▸ **What is being asked**
An exact reproduction of the records is required, with all images left out.

▸ **Stored data entries**
+++++

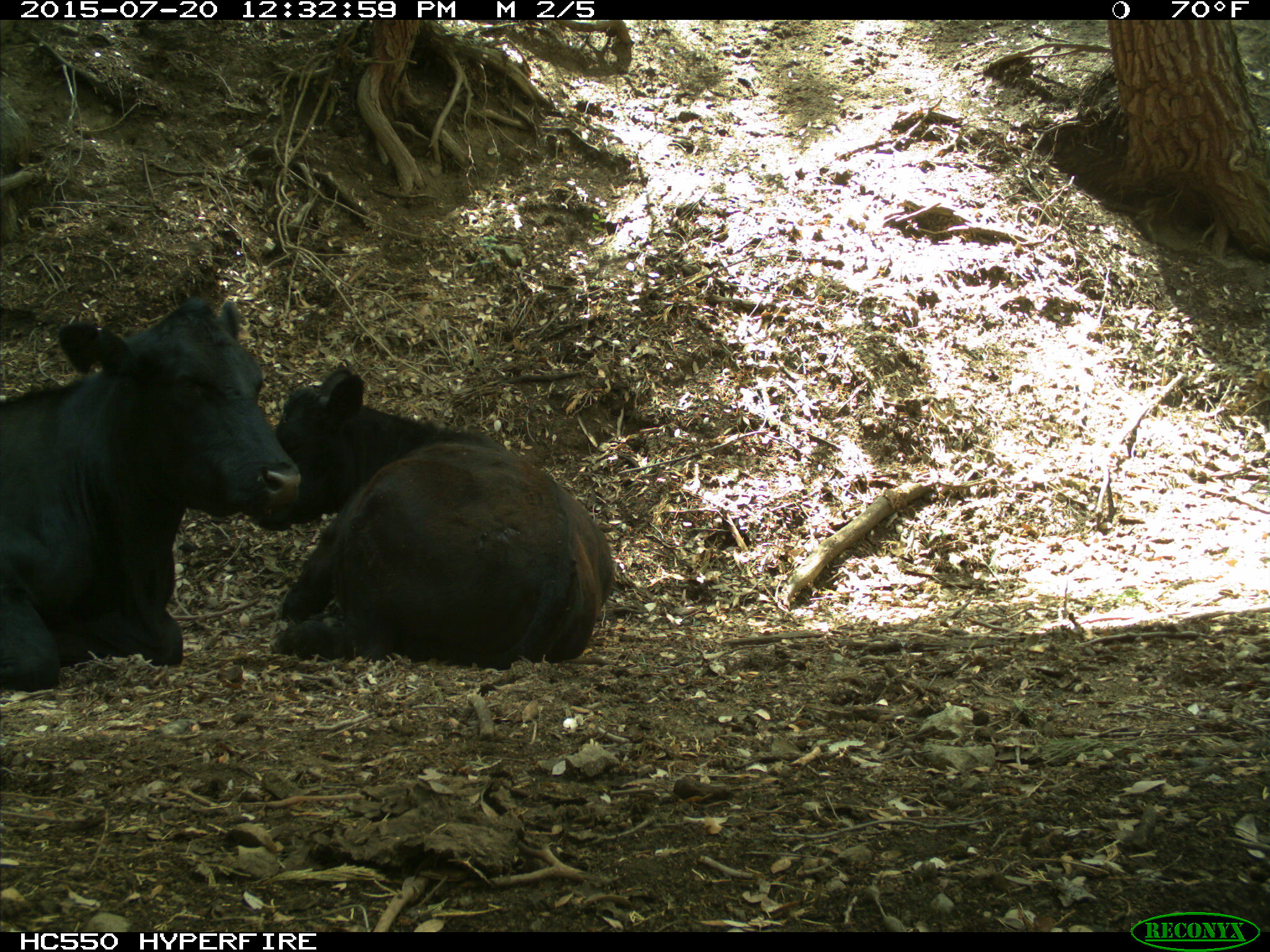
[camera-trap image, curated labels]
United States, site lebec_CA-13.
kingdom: Animalia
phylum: Chordata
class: Mammalia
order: Artiodactyla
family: Bovidae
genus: Bos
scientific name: Bos taurus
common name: domestic cow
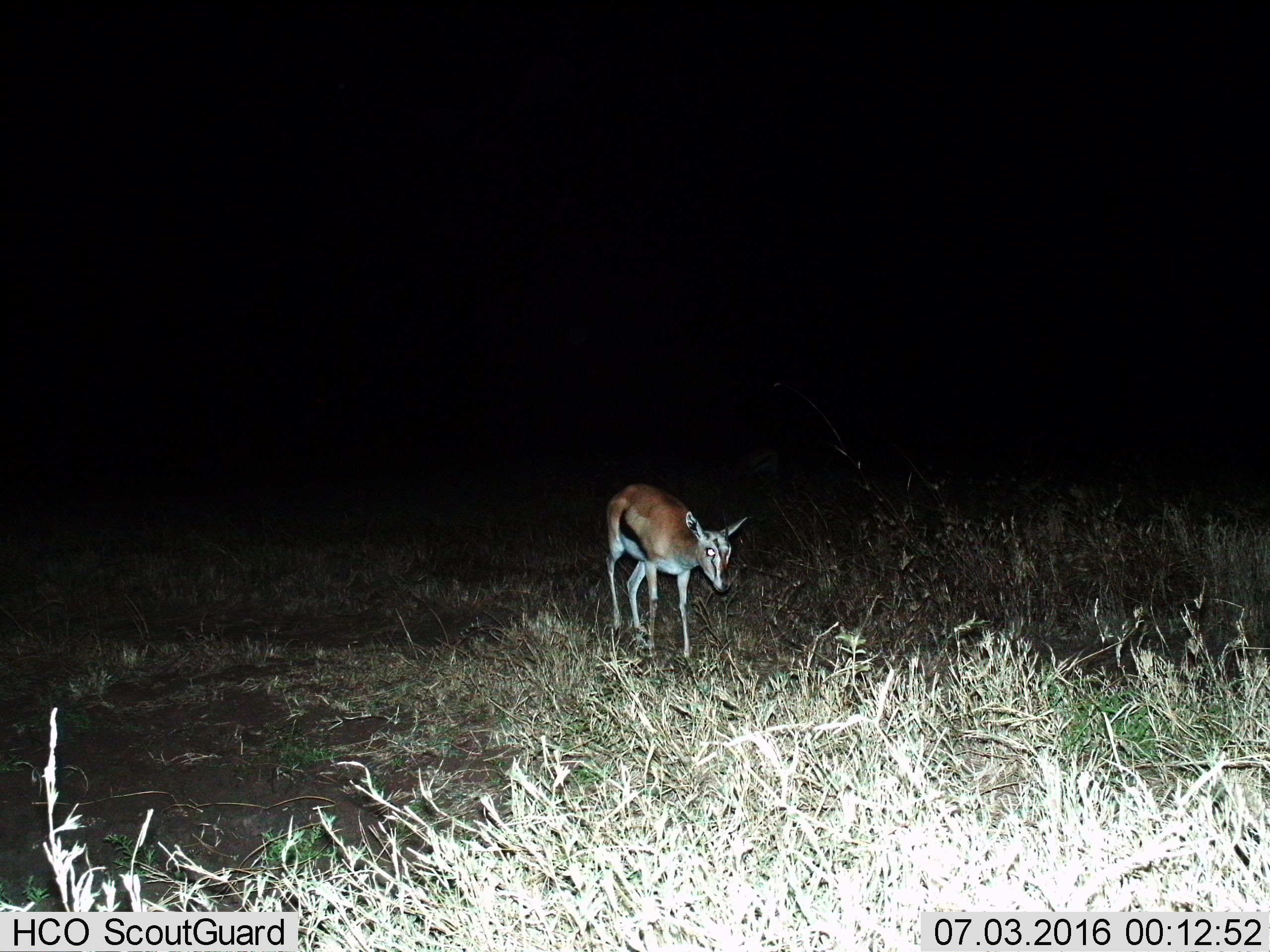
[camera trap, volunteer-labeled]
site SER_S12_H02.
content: unidentified animal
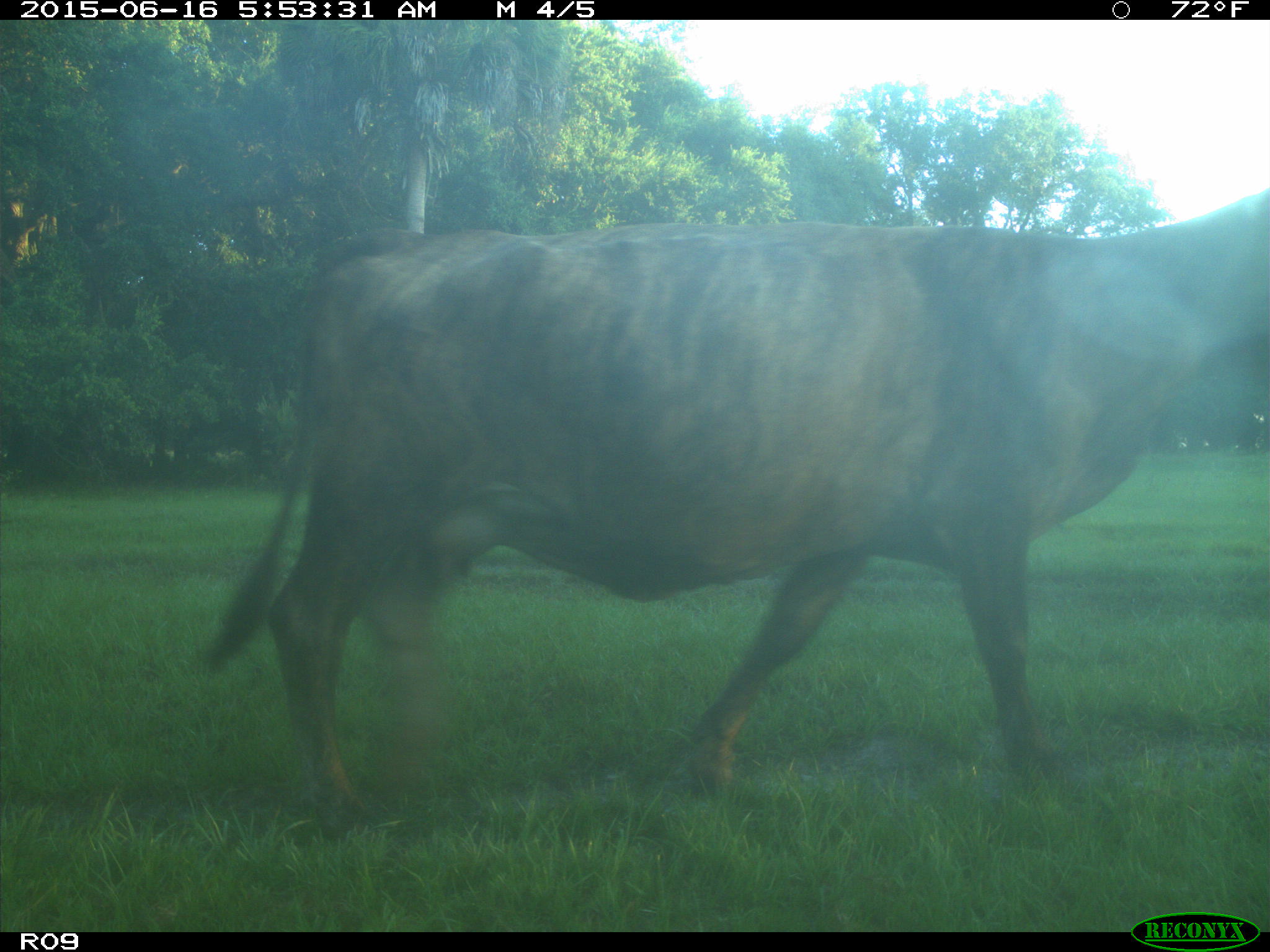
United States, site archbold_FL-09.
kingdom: Animalia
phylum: Chordata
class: Mammalia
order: Artiodactyla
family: Bovidae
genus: Bos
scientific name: Bos taurus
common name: domestic cow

+++++

▸ **Written solution**
[camera-trap image, curated labels]
United States, site lebec_CA-13.
kingdom: Animalia
phylum: Chordata
class: Mammalia
order: Artiodactyla
family: Bovidae
genus: Bos
scientific name: Bos taurus
common name: domestic cow
[camera trap, volunteer-labeled]
site SER_S12_H02.
content: unidentified animal
United States, site archbold_FL-09.
kingdom: Animalia
phylum: Chordata
class: Mammalia
order: Artiodactyla
family: Bovidae
genus: Bos
scientific name: Bos taurus
common name: domestic cow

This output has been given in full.